Text segment -
------------------------------------------------
Is Axon Enterprise a Secure Investment in Public Safety?

NYSE: AXON | Axon Enterprise Inc. News, Ratings, and Charts

AXON – Axon Enterprise’s (AXON) first-quarter results easily beat analysts’ expectations. Also, the company’s long-term outlook appears rosy with continuous innovation, broadening product portfolio, and strategic alliances. So, the stock a secure investment today? Read more to find out…

Axon Enterprise, Inc. (AXON), a leading police body cameras and law enforcement drones provider globally is set to release its second quarter 2024 financial results after the market closes on Tuesday, August 6, 2024. During the first quarter, the company reported impressive financial performance with revenue of $461 million indicating improvement of 34% year-on-year.

During the first quarter, AXON’s next-gen less-lethal energy weapon, TASER 10 was deployed by United States Marshals Service (USMS) for training and equipping Deputy U.S. Marshals in fugitive apprehension, judiciary security, and safeguarding witnesses exhibiting the robust demand for its software solutions.

Also, the company extended its alliance with Skydio for delivering a new end-to-end solution for drones in public safety, including a scalable Drone as First Responder (DFR) solution. The strategic initiatives strengthen AXON’s products in law enforcement technology and its market growth prospects.

Further, Axon’s recent product innovations like its latest AI-driven product, Draft One, a revolutionary new software tool to draft high-quality police report narratives, and The Axon mobile app, the first mobile app which brings both digital evidence and records management into the same user interface reflects its commitment to provide innovative solutions.
------------------------------------------------
Supplied material -
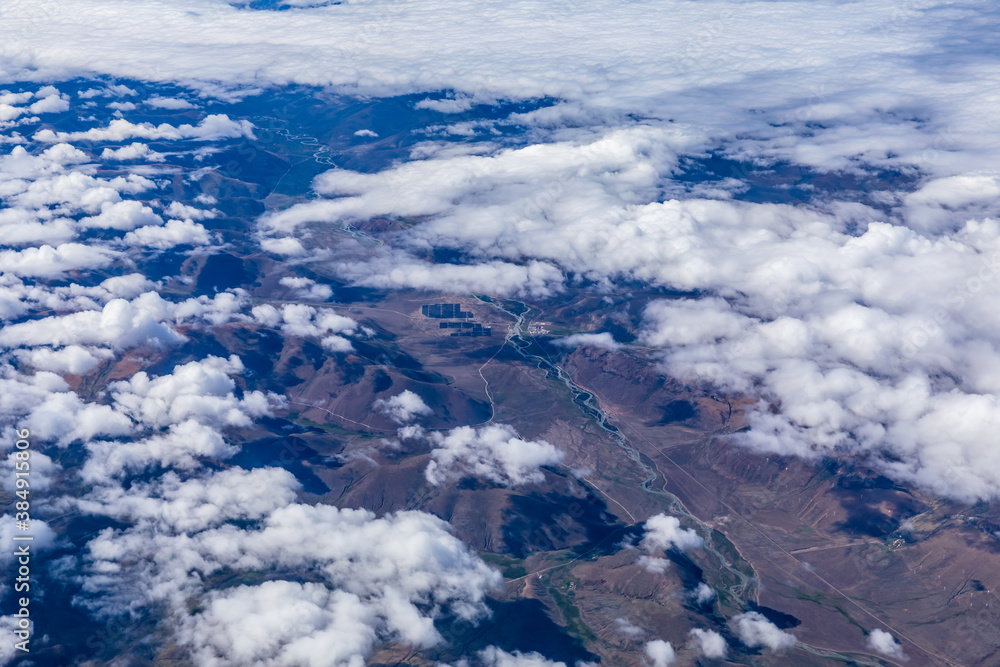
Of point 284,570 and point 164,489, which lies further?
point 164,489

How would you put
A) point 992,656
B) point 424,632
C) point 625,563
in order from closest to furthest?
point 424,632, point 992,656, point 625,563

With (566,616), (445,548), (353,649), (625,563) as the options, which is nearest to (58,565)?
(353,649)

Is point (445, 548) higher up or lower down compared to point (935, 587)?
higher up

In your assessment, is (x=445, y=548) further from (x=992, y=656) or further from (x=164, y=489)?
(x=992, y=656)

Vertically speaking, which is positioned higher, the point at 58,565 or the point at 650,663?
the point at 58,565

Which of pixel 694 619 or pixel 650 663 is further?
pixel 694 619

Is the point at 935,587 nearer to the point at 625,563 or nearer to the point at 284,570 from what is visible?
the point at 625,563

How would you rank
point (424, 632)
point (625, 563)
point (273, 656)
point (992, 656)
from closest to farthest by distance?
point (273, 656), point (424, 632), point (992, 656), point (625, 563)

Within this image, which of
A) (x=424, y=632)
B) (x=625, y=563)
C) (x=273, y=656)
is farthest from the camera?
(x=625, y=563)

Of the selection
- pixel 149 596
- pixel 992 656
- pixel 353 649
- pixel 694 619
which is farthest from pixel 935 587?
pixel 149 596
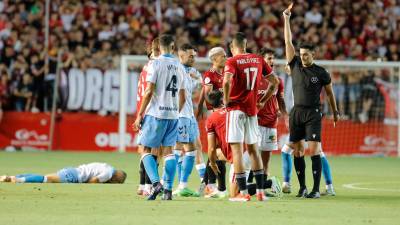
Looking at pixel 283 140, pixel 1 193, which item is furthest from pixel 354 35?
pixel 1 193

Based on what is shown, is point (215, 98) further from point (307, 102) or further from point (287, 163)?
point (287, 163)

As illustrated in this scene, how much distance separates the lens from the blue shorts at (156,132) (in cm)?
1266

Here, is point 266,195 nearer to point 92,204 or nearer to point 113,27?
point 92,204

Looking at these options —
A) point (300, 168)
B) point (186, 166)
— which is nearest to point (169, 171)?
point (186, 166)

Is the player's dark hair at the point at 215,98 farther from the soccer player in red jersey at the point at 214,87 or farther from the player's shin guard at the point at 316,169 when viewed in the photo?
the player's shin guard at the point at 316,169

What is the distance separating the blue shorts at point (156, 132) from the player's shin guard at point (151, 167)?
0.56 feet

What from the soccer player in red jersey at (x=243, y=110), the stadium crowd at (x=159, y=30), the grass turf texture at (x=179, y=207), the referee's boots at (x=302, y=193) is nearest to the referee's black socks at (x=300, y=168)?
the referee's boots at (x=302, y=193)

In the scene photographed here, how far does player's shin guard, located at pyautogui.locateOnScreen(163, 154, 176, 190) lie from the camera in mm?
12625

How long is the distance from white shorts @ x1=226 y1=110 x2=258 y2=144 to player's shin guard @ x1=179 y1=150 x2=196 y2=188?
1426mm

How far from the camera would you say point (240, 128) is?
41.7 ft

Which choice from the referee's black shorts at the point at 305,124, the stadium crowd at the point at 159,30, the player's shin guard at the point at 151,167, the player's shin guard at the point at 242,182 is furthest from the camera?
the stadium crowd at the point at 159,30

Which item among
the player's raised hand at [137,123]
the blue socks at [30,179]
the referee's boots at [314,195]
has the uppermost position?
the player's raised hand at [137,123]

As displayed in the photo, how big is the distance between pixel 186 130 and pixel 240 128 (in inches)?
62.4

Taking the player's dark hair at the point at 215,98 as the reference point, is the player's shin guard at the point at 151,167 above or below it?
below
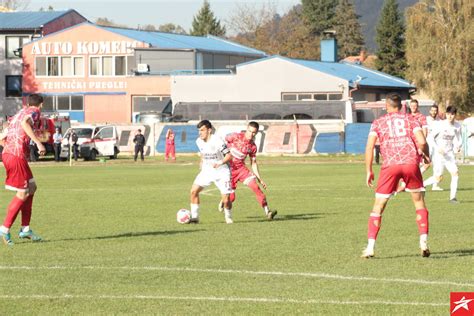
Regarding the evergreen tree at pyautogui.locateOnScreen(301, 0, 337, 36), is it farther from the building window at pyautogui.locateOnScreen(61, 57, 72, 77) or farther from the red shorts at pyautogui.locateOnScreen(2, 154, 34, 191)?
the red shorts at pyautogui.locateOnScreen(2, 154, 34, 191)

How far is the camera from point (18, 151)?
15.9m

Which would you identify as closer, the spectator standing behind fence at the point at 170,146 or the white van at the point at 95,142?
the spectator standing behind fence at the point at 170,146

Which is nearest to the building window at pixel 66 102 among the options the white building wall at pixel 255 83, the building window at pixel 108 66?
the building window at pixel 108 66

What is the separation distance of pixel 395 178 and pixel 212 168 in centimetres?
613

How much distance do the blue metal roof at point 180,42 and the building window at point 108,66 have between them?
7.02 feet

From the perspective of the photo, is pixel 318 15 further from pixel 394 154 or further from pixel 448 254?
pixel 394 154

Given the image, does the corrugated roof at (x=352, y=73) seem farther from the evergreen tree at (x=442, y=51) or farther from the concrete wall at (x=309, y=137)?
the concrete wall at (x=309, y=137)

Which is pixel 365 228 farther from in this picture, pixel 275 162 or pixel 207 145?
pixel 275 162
------------------------------------------------
Task instructions -
Please answer these questions from the Axon article:
1. What first-quarter revenue did the company report?
2. With which company did Axon extend its alliance for drones in public safety?
3. What does Draft One do?

Written answer -
1. $461 million, up 34% year-on-year.
2. Skydio.
3. It drafts high-quality police report narratives.